Dave, on the other hand, recommends Christian principals of a couple becoming one. He says spouses should combine all finances and work together towards a common agreed upon goal. He tells people to work together on a household budget and a piece of that budget should be spending money. This way, all money decisions are made together and nobody feels like they are earning less.

Kinsey and I lean towards the Dave Ramsey model. We plan our financial goals together, budget money together, plan our giving (to church and charity) together, and pool all our money and investments into joint accounts. We do have separate accounts too, but the separate accounts are only for our budgeted spending money. All of our money goes into our joint account, and then every 2 weeks we each of us gets our budgeted spending cash (we call it our allowance).
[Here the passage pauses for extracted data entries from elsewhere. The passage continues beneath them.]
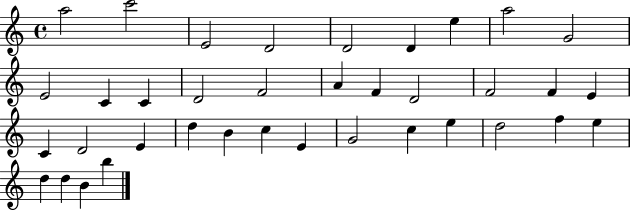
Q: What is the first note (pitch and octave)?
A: A5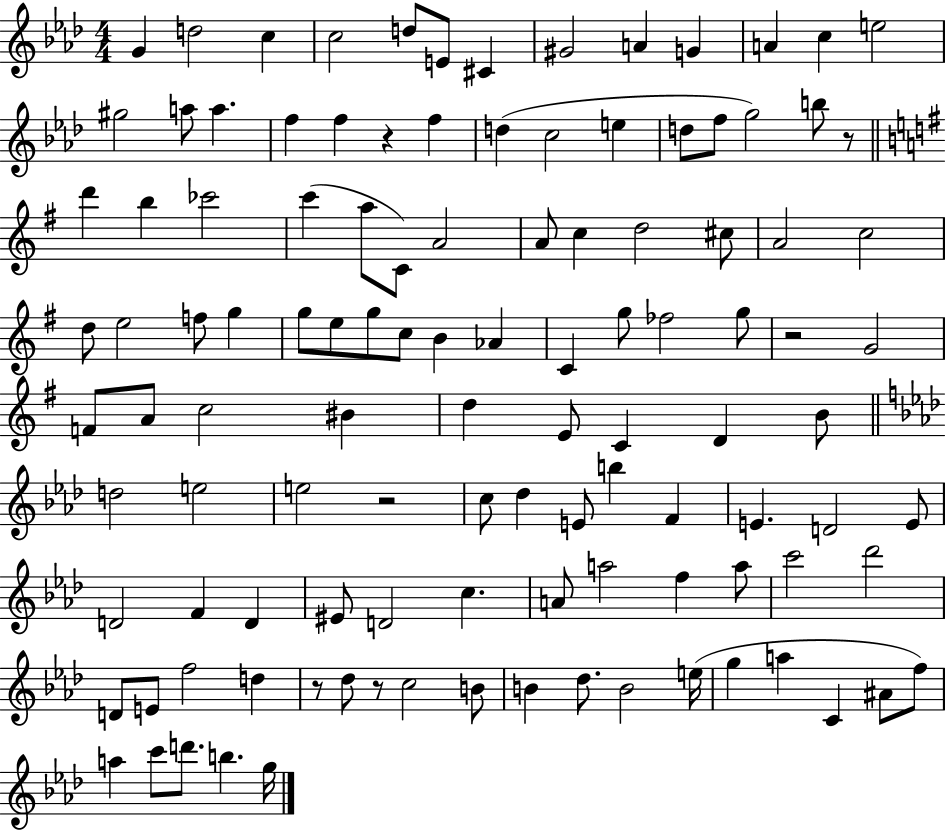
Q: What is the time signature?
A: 4/4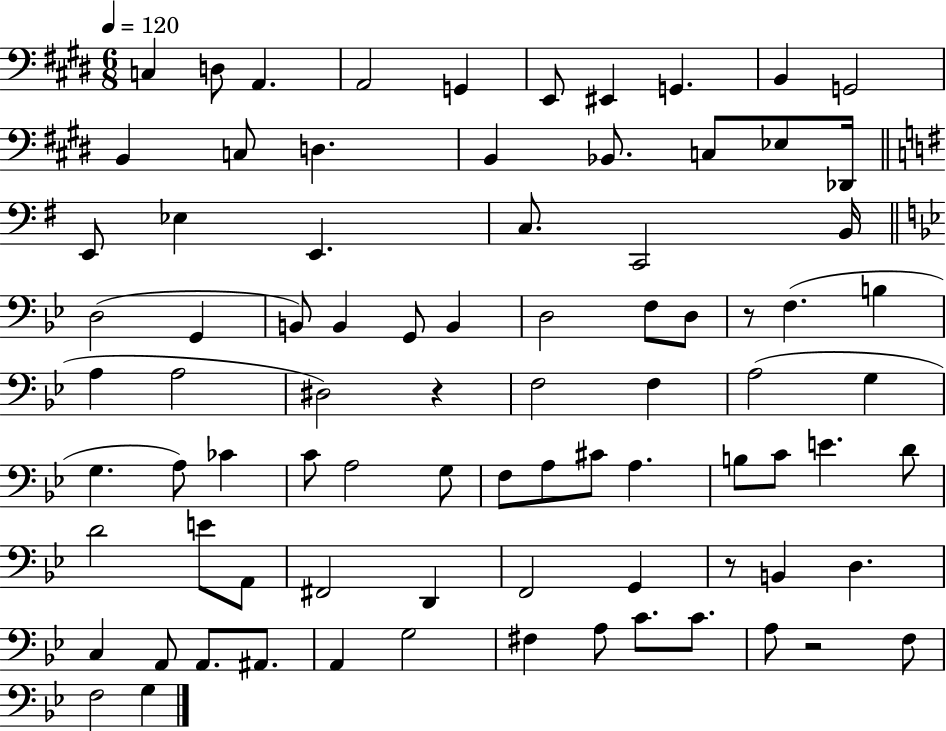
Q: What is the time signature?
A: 6/8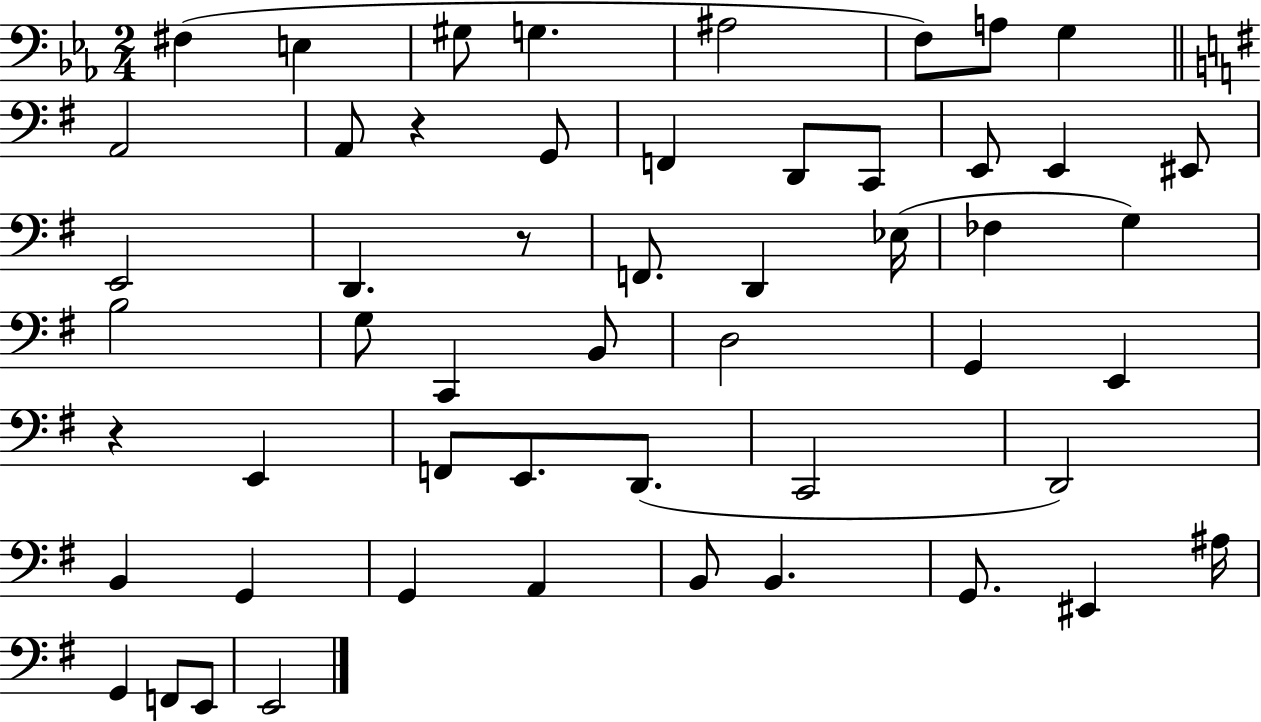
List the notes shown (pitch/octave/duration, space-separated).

F#3/q E3/q G#3/e G3/q. A#3/h F3/e A3/e G3/q A2/h A2/e R/q G2/e F2/q D2/e C2/e E2/e E2/q EIS2/e E2/h D2/q. R/e F2/e. D2/q Eb3/s FES3/q G3/q B3/h G3/e C2/q B2/e D3/h G2/q E2/q R/q E2/q F2/e E2/e. D2/e. C2/h D2/h B2/q G2/q G2/q A2/q B2/e B2/q. G2/e. EIS2/q A#3/s G2/q F2/e E2/e E2/h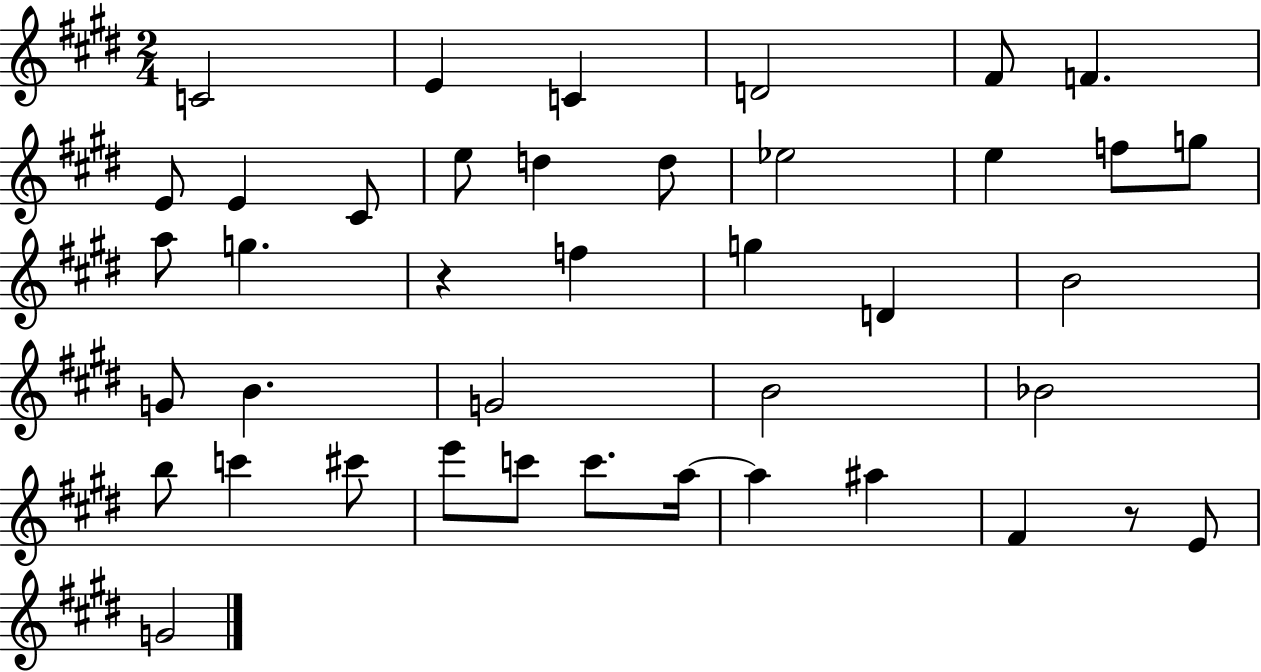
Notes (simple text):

C4/h E4/q C4/q D4/h F#4/e F4/q. E4/e E4/q C#4/e E5/e D5/q D5/e Eb5/h E5/q F5/e G5/e A5/e G5/q. R/q F5/q G5/q D4/q B4/h G4/e B4/q. G4/h B4/h Bb4/h B5/e C6/q C#6/e E6/e C6/e C6/e. A5/s A5/q A#5/q F#4/q R/e E4/e G4/h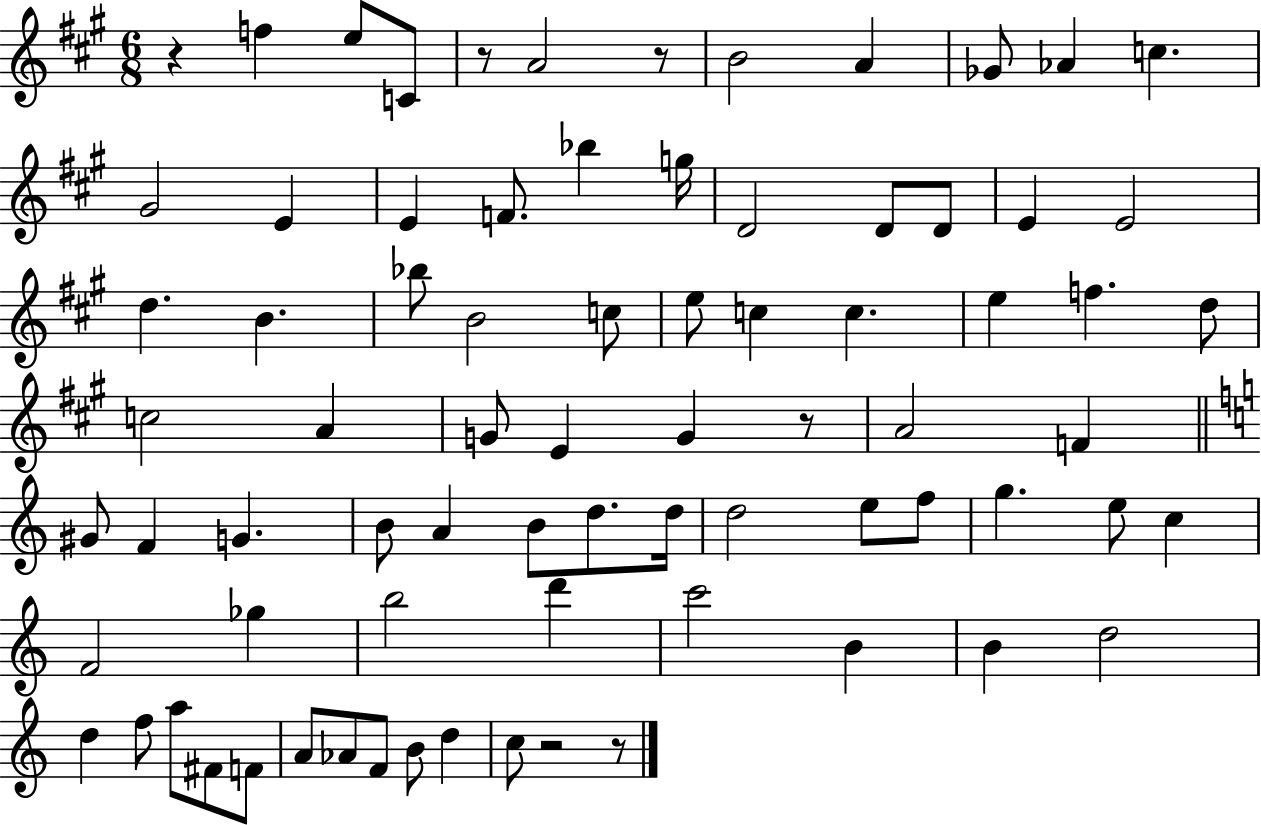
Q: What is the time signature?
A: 6/8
This way, we plan our financial life together, but we still each have a little fun money.

We started out our relationship with separate money and never saw eye to eye about a lot of things. However, since combining our money and planning together, we’ve been much more successful, at saving, giving, investing, and planning for our future. We were able to quickly save up a down payment for a new home once we agreed on the same goal and planned for it. Most importantly, we rarely argue about money anymore, because we both know what to expect and what is planned for.

Recently I saw an episode of the Suze Orman Show, in which a woman had just won a hefty law suit settlement. Suze had advised the woman to pay her own debts and keep the rest of the money for herself – not paying off her husband’s student loan. Yikes! Really?! Aren’t we in this together as a married couple? There are several flaws I see with the separate money method.

1) Separate money equals separate lives. When married, you are in it for the long haul. Your life plans should be agreed upon with your spouse. We have seen real estate clients who can’t purchase a house because they live separate financial lives. One person has saved, while the other has blown their money and damaged their credit.

2) What if one spouse ends up staying home to raise kids? Then what? Does this mean that they are broke and the other spouse is in control? I don’t think so. Both spouses need to have some spending cash and equal say in financial matters.

3) Separate money equals greed. When spouses have separate money and separate financial goals, they can easily end up greedy. You end up having arguments over the dumbest little things like whose turn is it to pay for dinner? Arguments like that can destroy your date night real fast.

4) Retirement. What happens if one spouse is properly saving for retirement and the other is not? What could happen 30 years down the road?

5) Shouldn’t you be planning for a lifelong marriage, rather than planning how you can get ahead individually?

The bottom line is this: couples that plan their lives and finances together are much more successful financially and with their relationships. This involves a lot of work, communication, understanding and patience; but it’s well worth it.